In recent work, our laboratories have performed chemical optimization of CBS1117 to obtain higher potency against group 1 HA (Gaisina et al, 2020). The present work allows us to better interpret the structure activity relationship of our compounds. For example, compound 16 (N-(1-(tert-butyl)piperidin-4-yl)-2-chloro-4-(trifluoromethyl)benzamide) with bulky and lipophilic tert-butyl substituents attached to the piperidine nitrogen and a 2-chloro-4-trifluoromethyl substituent pattern in the aromatic ring appears to be a superior inhibitor with EC50 = 0.24 μM against H5 HA in the pseudovirus entry assay ([Gaisina et al, 2020], compound chemical structure shown in Fig S4).
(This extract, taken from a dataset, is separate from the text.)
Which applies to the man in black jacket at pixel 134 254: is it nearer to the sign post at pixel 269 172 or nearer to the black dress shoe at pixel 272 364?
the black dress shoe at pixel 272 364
In contrast, Compound 26 ((2,6-dichlorophenyl) (8-isopropyl-1-oxa-4,8-diazaspiro[4.5]decan-4-yl)methanone) with the amide replaced by oxazolidine pharmacophore exhibits EC50 > 30 μM against H5 HA in the pseudovirus entry assay ([Gaisina et al, 2020], compound chemical structure shown in Fig S4). The overlay of compound 16 in the CBS1117 binding site reveals maintenance of the existing interactions and a new potential hydrophobic interaction with the side chain of HA2-V52, which presumably is partially responsible for the 10× enhancement of potency (Fig 4). On the other hand, the overlay of compound 26 in the CBS1117-binding site reveals loss of numerous hydrophobic interactions, including those of HA2-W21 and HA2-I45, which are presumably partially responsible for the >10× decrease in potency (Fig 4).
Synthesis and antiviral properties are described in Gaisina et al, (2020).
The activity of the compounds has been previously described (Gaisina et al, 2020). To generate this figure, the compounds 16 and 26 were manually aligned with CBS1117. The coloring scheme is the same as Fig 2B with the addition of the new potential interaction with the side chain of HA2-V52 in orange.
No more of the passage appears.